***** Data to use *****

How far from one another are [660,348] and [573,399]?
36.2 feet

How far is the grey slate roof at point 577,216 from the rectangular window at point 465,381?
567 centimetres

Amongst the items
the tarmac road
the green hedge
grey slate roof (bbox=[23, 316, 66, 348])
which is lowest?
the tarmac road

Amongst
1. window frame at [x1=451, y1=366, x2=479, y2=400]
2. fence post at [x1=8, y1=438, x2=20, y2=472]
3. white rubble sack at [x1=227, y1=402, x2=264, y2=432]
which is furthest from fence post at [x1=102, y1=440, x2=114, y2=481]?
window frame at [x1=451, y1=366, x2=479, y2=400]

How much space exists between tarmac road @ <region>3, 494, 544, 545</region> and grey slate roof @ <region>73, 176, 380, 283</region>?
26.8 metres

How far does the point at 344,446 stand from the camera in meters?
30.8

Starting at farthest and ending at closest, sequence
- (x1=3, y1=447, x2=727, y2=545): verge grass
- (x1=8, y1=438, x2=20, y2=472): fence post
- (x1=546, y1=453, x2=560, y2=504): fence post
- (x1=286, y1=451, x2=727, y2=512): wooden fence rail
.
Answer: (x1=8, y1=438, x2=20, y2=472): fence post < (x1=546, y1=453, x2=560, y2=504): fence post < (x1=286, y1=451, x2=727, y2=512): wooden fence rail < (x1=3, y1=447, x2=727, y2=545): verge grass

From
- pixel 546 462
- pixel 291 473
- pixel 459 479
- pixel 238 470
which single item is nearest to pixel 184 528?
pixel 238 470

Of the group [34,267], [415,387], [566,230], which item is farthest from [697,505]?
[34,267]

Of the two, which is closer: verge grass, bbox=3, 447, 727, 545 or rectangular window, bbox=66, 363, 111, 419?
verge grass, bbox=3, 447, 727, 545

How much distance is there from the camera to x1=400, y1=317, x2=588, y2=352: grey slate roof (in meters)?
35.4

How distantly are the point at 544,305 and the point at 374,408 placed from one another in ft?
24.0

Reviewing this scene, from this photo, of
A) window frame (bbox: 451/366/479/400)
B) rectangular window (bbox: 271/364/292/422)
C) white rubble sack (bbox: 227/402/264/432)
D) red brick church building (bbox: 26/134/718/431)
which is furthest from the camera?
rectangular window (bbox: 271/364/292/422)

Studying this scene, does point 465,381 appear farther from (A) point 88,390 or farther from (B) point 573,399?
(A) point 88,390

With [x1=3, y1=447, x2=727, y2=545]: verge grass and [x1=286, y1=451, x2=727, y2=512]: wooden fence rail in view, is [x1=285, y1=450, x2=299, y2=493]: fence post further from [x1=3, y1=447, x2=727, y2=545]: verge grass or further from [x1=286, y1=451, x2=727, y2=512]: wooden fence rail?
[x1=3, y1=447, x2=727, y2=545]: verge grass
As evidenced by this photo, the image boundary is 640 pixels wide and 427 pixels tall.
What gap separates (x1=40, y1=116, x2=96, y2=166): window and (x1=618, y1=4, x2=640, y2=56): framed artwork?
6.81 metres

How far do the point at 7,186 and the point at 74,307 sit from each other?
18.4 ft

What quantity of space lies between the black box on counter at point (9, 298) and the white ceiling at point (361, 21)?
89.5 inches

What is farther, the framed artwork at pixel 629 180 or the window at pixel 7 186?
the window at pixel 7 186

*****

▶ Prompt
Copy every line of the listing above word for word.

▶ Response to the task
How far from one another are [660,348] and [573,399]?
36.2 feet

How far is the grey slate roof at point 577,216 from the rectangular window at point 465,381?
567 centimetres

Amongst the items
the tarmac road
the green hedge
grey slate roof (bbox=[23, 316, 66, 348])
which is lowest?
the tarmac road

Amongst
1. window frame at [x1=451, y1=366, x2=479, y2=400]
2. fence post at [x1=8, y1=438, x2=20, y2=472]
3. white rubble sack at [x1=227, y1=402, x2=264, y2=432]
which is furthest from fence post at [x1=102, y1=440, x2=114, y2=481]?
window frame at [x1=451, y1=366, x2=479, y2=400]

How much space exists between tarmac road @ <region>3, 494, 544, 545</region> and grey slate roof @ <region>73, 176, 380, 283</region>?
26.8 metres

How far does the point at 344,446 stand from the camera in meters?
30.8

Starting at farthest and ending at closest, sequence
- (x1=3, y1=447, x2=727, y2=545): verge grass
- (x1=8, y1=438, x2=20, y2=472): fence post
- (x1=546, y1=453, x2=560, y2=504): fence post
- (x1=286, y1=451, x2=727, y2=512): wooden fence rail
.
Answer: (x1=8, y1=438, x2=20, y2=472): fence post < (x1=546, y1=453, x2=560, y2=504): fence post < (x1=286, y1=451, x2=727, y2=512): wooden fence rail < (x1=3, y1=447, x2=727, y2=545): verge grass

From
- pixel 546 462
- pixel 291 473
- pixel 459 479
- pixel 238 470
which single item is nearest to pixel 184 528?
pixel 238 470

Of the group [34,267], [415,387], [566,230], which item is farthest from [697,505]?
[34,267]

Of the two, which is closer: verge grass, bbox=3, 447, 727, 545 or rectangular window, bbox=66, 363, 111, 419?
verge grass, bbox=3, 447, 727, 545

How much distance is there from the camera to x1=400, y1=317, x2=588, y2=352: grey slate roof (in meters)?
35.4

How distantly are the point at 544,305 and the point at 374,408 placed from one another in ft?
24.0

Reviewing this scene, from this photo, of
A) window frame (bbox: 451/366/479/400)
B) rectangular window (bbox: 271/364/292/422)
C) white rubble sack (bbox: 227/402/264/432)
D) red brick church building (bbox: 26/134/718/431)
which is furthest from the camera?
rectangular window (bbox: 271/364/292/422)

Studying this scene, does point 465,381 appear farther from (A) point 88,390 or farther from (B) point 573,399?
(A) point 88,390

With [x1=3, y1=447, x2=727, y2=545]: verge grass and [x1=286, y1=451, x2=727, y2=512]: wooden fence rail in view, is [x1=285, y1=450, x2=299, y2=493]: fence post further from [x1=3, y1=447, x2=727, y2=545]: verge grass or further from [x1=286, y1=451, x2=727, y2=512]: wooden fence rail?
[x1=3, y1=447, x2=727, y2=545]: verge grass
As evidenced by this photo, the image boundary is 640 pixels wide and 427 pixels tall.
What gap separates (x1=40, y1=116, x2=96, y2=166): window and (x1=618, y1=4, x2=640, y2=56): framed artwork?
6.81 metres

How far do the point at 7,186 and the point at 74,307 sit from each other?
18.4 ft

What quantity of space lies between the black box on counter at point (9, 298) and the white ceiling at point (361, 21)?
89.5 inches

What is farther, the framed artwork at pixel 629 180 or the window at pixel 7 186?
the window at pixel 7 186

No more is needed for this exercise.